Estimate data profiling cost for an organization or folder

This page describes how to estimate the cost of profiling BigQuery data in an organization or folder. If you want to create an estimate for a project, see Estimate data profiling cost for a single project.

For more information about profiling BigQuery data, see Data profiles for BigQuery data.

Overview

Before you start generating data profiles, you can run an estimation to understand how much BigQuery data you have and how much it might cost to profile that data. To run an estimation, you create an estimate.

When creating an estimate, you specify the resource (organization, folder, or project) containing the data that you want to profile. You can set filters to fine-tune the data selection. You can also set conditions that must be met before Sensitive Data Protection profiles a table. Sensitive Data Protection bases the estimation on the shape, size, and type of the data at the time you create the estimate.

Each estimate includes details like the number of matching tables found in the resource, the total size of all those tables, and the estimated cost of profiling the resource once and on a monthly basis.

For more information about how pricing is calculated, see Data profiling pricing.

Estimation pricing

Creating an estimate is free of charge.

Retention

Each estimate is automatically deleted after 28 days.

Limitations

If your organization or folder has a project that is protected by a VPC Service Controls service perimeter, Sensitive Data Protection might undercount the amount of BigQuery data in your resource. If you have service perimeters, create an estimate for each service perimeter independently.

Before you begin

To get the permissions that you need to create and manage data profiling cost estimates, ask your administrator to grant you the DLP Administrator (roles/dlp.admin) IAM role on the organization or folder. For more information about granting roles, see Manage access.

You might also be able to get the required permissions through custom roles or other predefined roles.

Create an estimate

  1. Go to the Create data profile estimate page.

    Go to Create data profile estimate

  2. Select your organization.

The following sections provide more information about the steps on the Create data profile estimate page. At the end of each section, click Continue.

Select resource to scan

Do one of the following:

  • To create an estimate for an organization, select Scan entire organization.
  • To create an estimate for a folder, select Scan selected folder. Then, click Browse and select the folder.

Input filters and conditions

You can skip this section if you want to include all BigQuery tables in the organization or folder in your estimate.

In this section, you create filters to specify certain subsets of your data that you want to include in, or exclude from, the estimate. For subsets that you include in the estimate, you also specify any conditions that a table in the subset must meet to be included in the estimate.

To set filters and conditions, follow these steps:

  1. Click Add filters and conditions.
  2. In the Filters section, you define one or more filters that specify which tables are in the scope of the estimate.

    Specify at least one of the following:

    • A project ID or a regular expression that specifies one or more projects.
    • A dataset ID or a regular expression that specifies one or more datasets.
    • A table ID or a regular expression that specifies one or more tables.

    Regular expressions must follow the RE2 syntax.

    For example, if you want all tables in a project to be included in the filter, specify that project's ID and leave the two other fields blank.

    If you want to add more filters, click Add filter and repeat this step.

  3. If the subsets of data that are defined by your filters should be excluded from the estimate, turn off Include the matching tables in my estimate.

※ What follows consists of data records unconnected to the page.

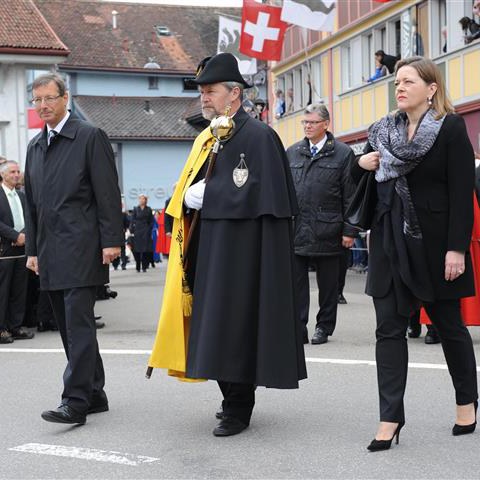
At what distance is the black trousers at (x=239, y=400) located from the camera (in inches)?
233

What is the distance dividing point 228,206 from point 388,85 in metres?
22.7

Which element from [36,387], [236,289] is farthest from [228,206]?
[36,387]

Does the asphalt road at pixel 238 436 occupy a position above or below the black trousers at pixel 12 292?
below

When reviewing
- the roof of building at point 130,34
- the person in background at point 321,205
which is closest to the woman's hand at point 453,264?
the person in background at point 321,205

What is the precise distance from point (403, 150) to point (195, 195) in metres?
1.20

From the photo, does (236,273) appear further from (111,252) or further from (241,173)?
(111,252)

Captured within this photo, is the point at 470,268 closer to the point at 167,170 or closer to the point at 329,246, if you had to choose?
the point at 329,246

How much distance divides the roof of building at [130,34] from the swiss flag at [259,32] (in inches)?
1497

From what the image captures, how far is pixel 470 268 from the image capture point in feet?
18.3

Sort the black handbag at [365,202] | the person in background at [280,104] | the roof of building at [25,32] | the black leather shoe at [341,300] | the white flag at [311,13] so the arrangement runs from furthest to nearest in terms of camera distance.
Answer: the person in background at [280,104] < the roof of building at [25,32] < the white flag at [311,13] < the black leather shoe at [341,300] < the black handbag at [365,202]

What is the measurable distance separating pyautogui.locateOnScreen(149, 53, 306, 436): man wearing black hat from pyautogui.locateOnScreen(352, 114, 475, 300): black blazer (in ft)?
1.87

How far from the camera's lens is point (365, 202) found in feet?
18.3

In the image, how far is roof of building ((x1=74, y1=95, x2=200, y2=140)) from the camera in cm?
5953

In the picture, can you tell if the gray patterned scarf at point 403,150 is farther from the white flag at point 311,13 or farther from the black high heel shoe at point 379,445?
the white flag at point 311,13
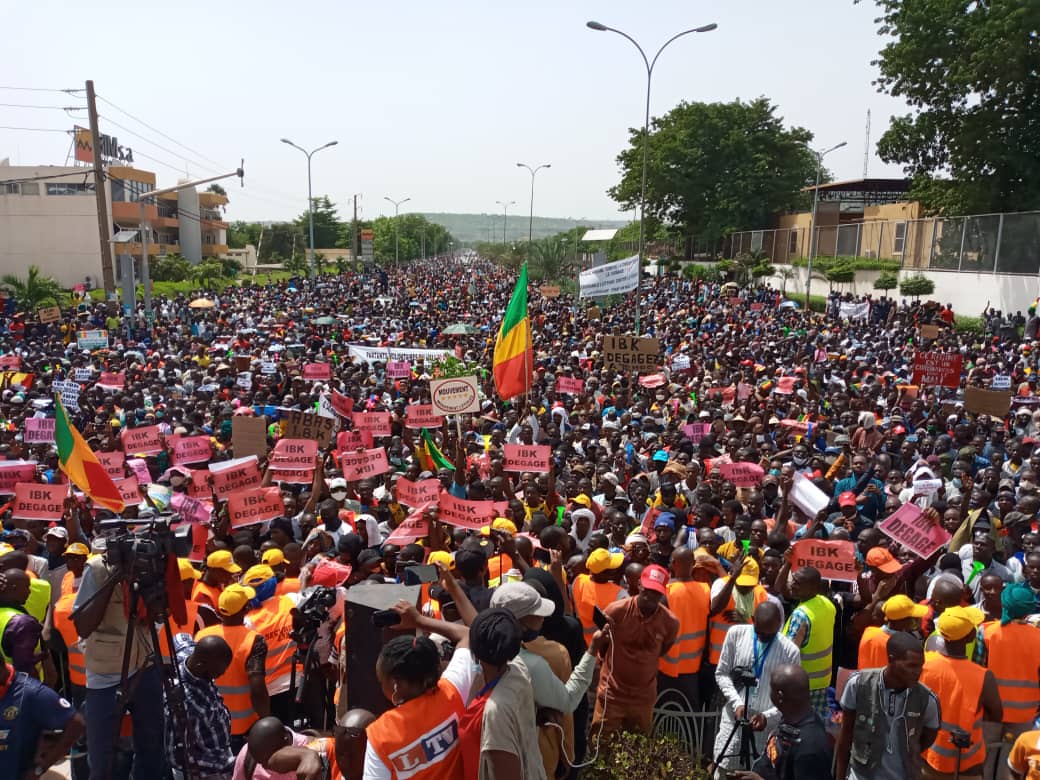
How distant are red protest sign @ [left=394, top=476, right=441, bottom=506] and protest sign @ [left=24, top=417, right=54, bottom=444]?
17.3 ft

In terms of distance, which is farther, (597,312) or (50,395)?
(597,312)

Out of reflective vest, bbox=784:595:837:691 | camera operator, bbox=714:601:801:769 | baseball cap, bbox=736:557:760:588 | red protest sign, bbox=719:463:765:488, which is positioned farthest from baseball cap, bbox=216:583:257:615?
red protest sign, bbox=719:463:765:488

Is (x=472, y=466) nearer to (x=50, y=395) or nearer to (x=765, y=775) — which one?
(x=765, y=775)

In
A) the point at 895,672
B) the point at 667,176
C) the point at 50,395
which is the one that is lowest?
the point at 50,395

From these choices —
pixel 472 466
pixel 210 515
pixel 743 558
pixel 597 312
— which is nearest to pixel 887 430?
pixel 472 466

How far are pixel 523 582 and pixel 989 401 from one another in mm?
9782

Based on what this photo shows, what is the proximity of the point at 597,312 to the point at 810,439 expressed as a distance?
18.5 metres

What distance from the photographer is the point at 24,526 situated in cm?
778

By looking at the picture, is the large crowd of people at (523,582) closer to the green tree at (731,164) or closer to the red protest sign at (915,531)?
the red protest sign at (915,531)

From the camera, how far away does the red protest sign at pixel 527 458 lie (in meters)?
9.02

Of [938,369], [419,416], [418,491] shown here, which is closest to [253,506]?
[418,491]

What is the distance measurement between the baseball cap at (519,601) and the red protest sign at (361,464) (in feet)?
17.8

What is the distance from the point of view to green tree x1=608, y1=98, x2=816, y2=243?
49.1 metres

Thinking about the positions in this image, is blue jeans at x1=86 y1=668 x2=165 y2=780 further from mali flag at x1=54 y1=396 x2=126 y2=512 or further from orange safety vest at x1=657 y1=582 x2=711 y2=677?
mali flag at x1=54 y1=396 x2=126 y2=512
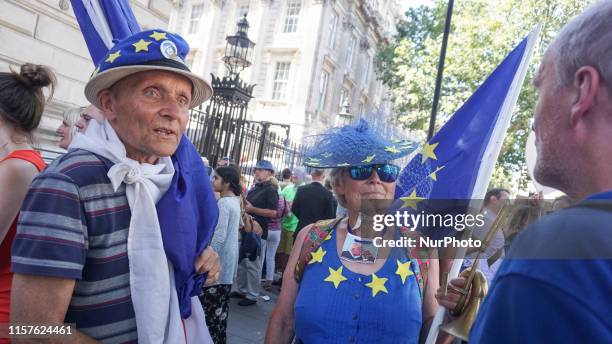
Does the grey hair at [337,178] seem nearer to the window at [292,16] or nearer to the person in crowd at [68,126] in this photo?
the person in crowd at [68,126]

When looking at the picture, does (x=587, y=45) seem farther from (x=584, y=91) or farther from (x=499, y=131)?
(x=499, y=131)

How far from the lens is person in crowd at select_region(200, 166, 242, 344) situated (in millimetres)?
3979

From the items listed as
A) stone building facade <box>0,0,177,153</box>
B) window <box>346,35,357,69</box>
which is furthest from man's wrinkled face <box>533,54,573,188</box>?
window <box>346,35,357,69</box>

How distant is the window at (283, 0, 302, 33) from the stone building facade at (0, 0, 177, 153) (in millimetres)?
19014

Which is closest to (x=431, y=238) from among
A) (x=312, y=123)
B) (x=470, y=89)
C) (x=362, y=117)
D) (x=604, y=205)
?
(x=362, y=117)

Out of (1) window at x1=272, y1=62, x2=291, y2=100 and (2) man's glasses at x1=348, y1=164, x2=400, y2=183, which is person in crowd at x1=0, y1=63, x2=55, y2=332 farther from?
(1) window at x1=272, y1=62, x2=291, y2=100

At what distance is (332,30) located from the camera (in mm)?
25469

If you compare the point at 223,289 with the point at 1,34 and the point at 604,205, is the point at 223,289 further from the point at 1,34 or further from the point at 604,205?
the point at 1,34

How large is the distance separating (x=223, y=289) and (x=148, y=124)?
286 centimetres

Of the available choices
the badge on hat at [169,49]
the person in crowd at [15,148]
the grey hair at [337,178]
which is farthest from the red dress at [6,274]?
the grey hair at [337,178]

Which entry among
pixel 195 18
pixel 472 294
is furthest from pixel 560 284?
pixel 195 18

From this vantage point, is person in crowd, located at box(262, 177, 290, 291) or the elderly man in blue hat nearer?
the elderly man in blue hat

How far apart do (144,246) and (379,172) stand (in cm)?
128

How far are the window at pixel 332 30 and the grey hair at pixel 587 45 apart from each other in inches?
984
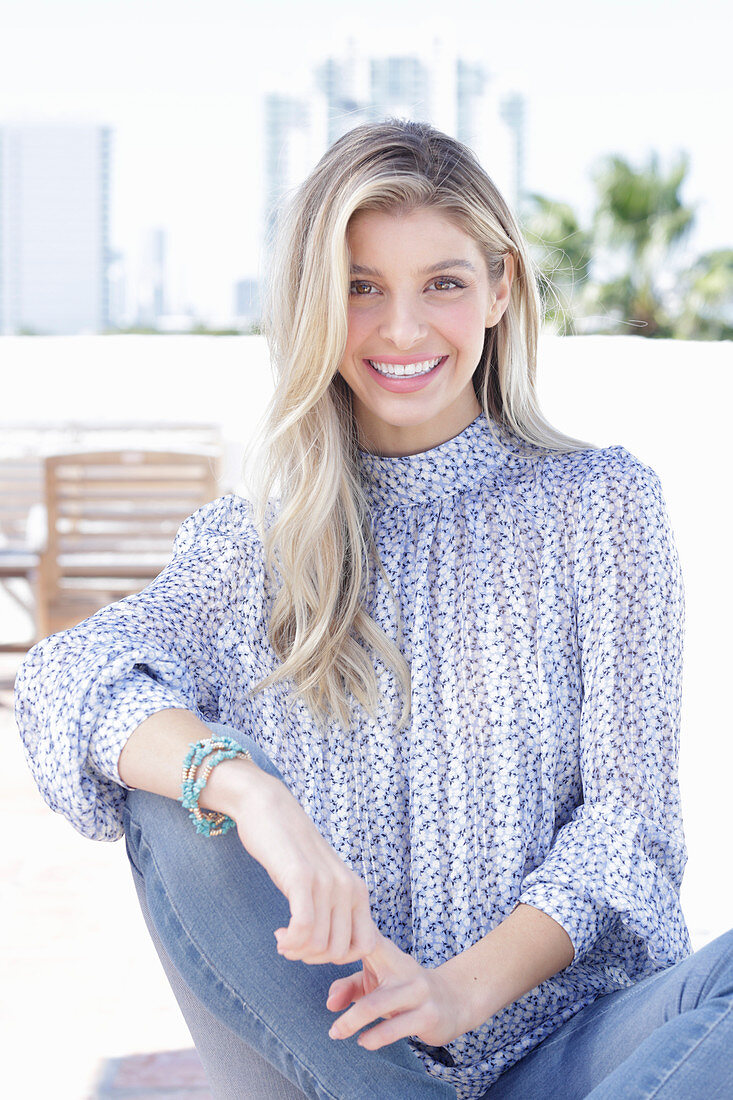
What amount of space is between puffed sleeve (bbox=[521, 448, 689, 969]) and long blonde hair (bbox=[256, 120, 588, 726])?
17 cm

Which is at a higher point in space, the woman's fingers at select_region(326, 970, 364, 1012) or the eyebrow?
the eyebrow

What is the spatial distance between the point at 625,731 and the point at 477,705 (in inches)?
7.2

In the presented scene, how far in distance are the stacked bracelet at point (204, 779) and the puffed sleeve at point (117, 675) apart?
0.09 meters

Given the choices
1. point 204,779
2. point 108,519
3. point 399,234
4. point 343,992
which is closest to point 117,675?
point 204,779

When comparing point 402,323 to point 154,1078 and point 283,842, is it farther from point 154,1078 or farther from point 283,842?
point 154,1078

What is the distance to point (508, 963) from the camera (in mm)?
1187

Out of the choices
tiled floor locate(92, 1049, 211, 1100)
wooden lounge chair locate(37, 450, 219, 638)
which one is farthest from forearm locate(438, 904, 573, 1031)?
wooden lounge chair locate(37, 450, 219, 638)

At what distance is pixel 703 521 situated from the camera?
3162 mm

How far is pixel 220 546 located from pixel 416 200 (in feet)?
1.61

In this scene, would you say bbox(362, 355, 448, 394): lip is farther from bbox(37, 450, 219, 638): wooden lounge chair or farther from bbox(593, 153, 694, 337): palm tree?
bbox(593, 153, 694, 337): palm tree

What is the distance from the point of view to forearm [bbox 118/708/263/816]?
1.15 m

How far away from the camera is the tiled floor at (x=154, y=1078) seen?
1.99 m

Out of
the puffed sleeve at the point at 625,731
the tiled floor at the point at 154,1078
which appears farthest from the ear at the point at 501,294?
the tiled floor at the point at 154,1078

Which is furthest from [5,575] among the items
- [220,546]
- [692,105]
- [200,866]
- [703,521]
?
[692,105]
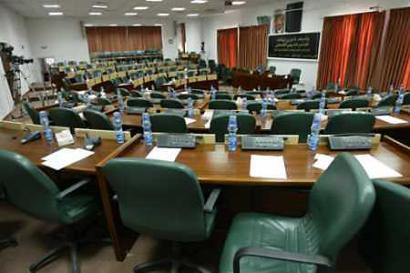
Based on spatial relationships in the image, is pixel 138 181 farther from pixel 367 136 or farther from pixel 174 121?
pixel 367 136

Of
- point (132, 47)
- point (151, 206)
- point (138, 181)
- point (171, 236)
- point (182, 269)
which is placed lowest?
point (182, 269)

If you turn off this option, the conditions described in the rest of this section are hidden.

  4. Optional: In the Conditions section, specify any conditions that the matching tables must meet to be included in the estimate. If you skip this step, Sensitive Data Protection includes all supported tables that match your filters regardless of their sizes and ages.

    Configure the following options:

    • Minimum conditions: To exclude small or new tables from the estimate, set a minimum row count or table age.

    • Time condition: To exclude old tables, turn on the time condition. Then, pick a date and time. Any table created on or before that date is excluded from the estimate.

      For example, if you set the time condition to 5/4/22, 11:59 PM, Sensitive Data Protection excludes any tables created on or before May 4, 2022, 11:59 PM from the estimate.

    • Tables to profile: To specify the types of tables to be included in the estimate, select Only include tables of a specified type or types. Then, select the types of tables you want to include.

      If you don't turn on this condition, or if you don't select any table types, Sensitive Data Protection includes all supported tables in the estimate.

    Suppose you have the following configuration:

    • Minimum conditions

      • Minimum row count: 10 rows
      • Minimum duration: 24 hours
    • Time condition

      • Timestamp: 5/4/22, 11:59 PM
    • Tables to profile

      The Only include tables of a specified type or types option is selected. In the list of table types, only Profile BigLake tables is selected.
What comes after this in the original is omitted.